The overall survival rate for patients receiving the combination therapy was an impressive 96% after 2½ years, compared to 90.2% for the Keytruda-only group. This combined treatment greatly reduced the risk of death or cancer recurrence by 49% and significantly lowered the chance of melanoma spreading. The main side effects reported were mild, including fatigue, injection site pain, and chills. Using mRNA technology similar to Moderna’s COVID-19 vaccine, the new vaccine is tailored to each patient’s tumor profile after surgery, training the immune system to target specific cancer mutations. In CNBC’s article “Moderna, Merck say vaccine improved survival in patients with deadly skin cancer” Annika Kim Constantino quotes Moderna CEO Stephane Bancel saying “Moderna is excited about working to reduce the time between the initial analysis of a tumor and when a patient gets injected with the shot” Bancel emphasized efforts to speed up the process from tumor analysis to vaccine administration to deliver treatment faster.


The significant progress of the vaccine earned it a breakthrough therapy designation from the U.S. FDA, designed to speed up the review process for treatments addressing critical medical needs.
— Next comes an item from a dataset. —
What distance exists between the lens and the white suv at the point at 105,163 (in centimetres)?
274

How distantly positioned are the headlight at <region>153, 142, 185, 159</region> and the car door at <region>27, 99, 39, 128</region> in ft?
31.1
Moderna also plans to seek accelerated approval to make it available sooner. The rising incidence of melanoma, which accounts for many skin cancer deaths, underscores the urgent need for effective treatments. With about 100,000 new melanoma cases and nearly 8,000 related deaths expected in the U.S. this year, the ongoing progress of the vaccine, currently in phase-three trials for late-stage melanoma and other cancers, represents a major breakthrough in cancer treatment. Continued clinical trials and future studies will further explore the vaccine’s potential across different cancer types, offering hope for better outcomes for many patients.